Ma quando ritornano i pellegrini su Thai?
Concede, quesumus, Domine,
noctem quietam,
mare tranquilum,
ventum securum,
et benedictio tua sit super nos semper.
Amen
Così termina la preghiera dei marinai genovesi che si imbarcavano per lavoro su una delle tante galee della repubblica. La litania, la preghiera completa, la Bonna Parola, cominciava con una triplice invocazione a Dio e al Santo Sepolcro, santuario principale, meta prima e alta del navigare attraverso il Mediterraneo tra medio e basso medioevo.

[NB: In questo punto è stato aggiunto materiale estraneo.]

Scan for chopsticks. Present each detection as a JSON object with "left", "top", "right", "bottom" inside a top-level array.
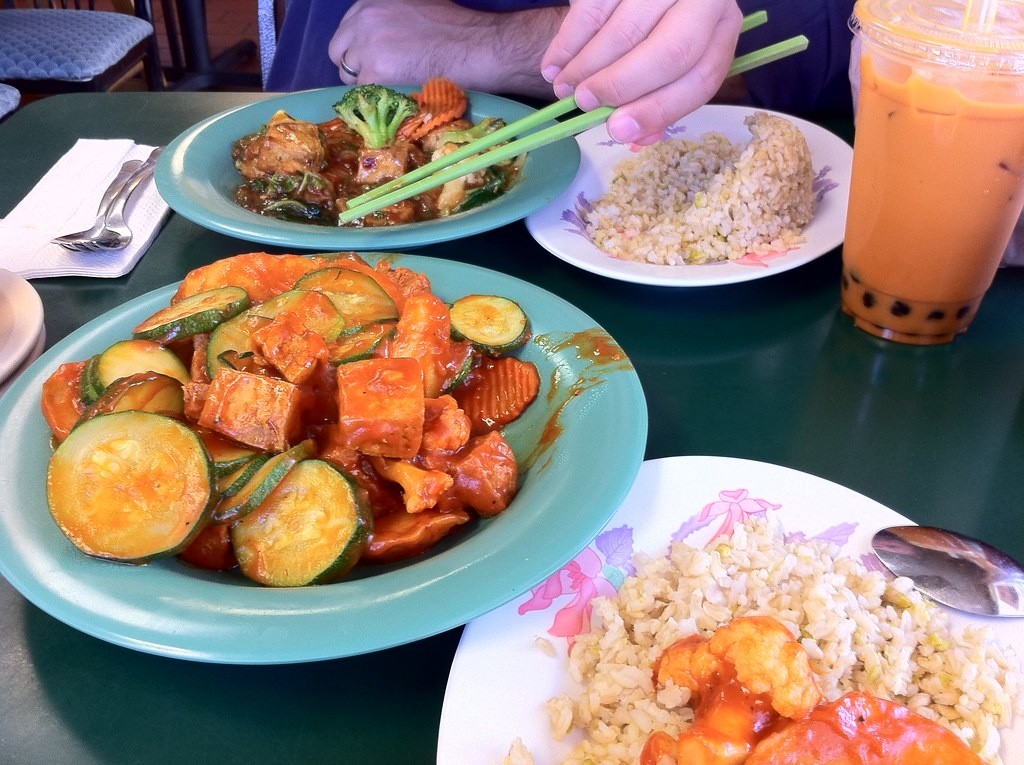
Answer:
[{"left": 338, "top": 9, "right": 809, "bottom": 226}]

Die n’ai’ e ‘l Santo Sepolcro
Die n’ai’ e ‘l Santo Sepolcro
Die n’ai’ e ‘l Santo Sepolcro
E nella versione fiorentina della stessa litania la preghiera prosegue:
Ci aiuti Dio e il Santo Sepolcro, e Santa Maria e tutti i santi e le sante e la vera Croce del Monte Calvario e l’angelo Michele e San Giovanni Battista e l’Evangelista e i Santi Pietro e Paolo e San Giacomo.

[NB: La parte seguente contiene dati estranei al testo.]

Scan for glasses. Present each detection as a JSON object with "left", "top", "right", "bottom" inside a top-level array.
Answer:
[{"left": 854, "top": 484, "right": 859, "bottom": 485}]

Sono richiamati esattamente i luoghi verso cui ci indirizziamo e da dove veniamo; il racconto della nostra strada, noi pellegrini iacopei e romei, micaelici e mariani (sempre, con la costante presenza materna della Madonna che non abbandona mai nessun pellegrino nella recita quotidiana del Santo Rosario). E’ stato bello trovare questo testo. Ora ci accompagnera’ lungo la strada.
È tempo di ripartire. Il nostro cammino, interrotto per necessità, è ora pronto a ricominciare.
I pellegrini sono tornati e chiedono il permesso di salire a bordo.
Thai è stata tranquilla in porto a Rodi per 15 giorni custodita da Lorenzo e da Uliano (che ha comunque fatto una rapida sortita in Italia anche lui).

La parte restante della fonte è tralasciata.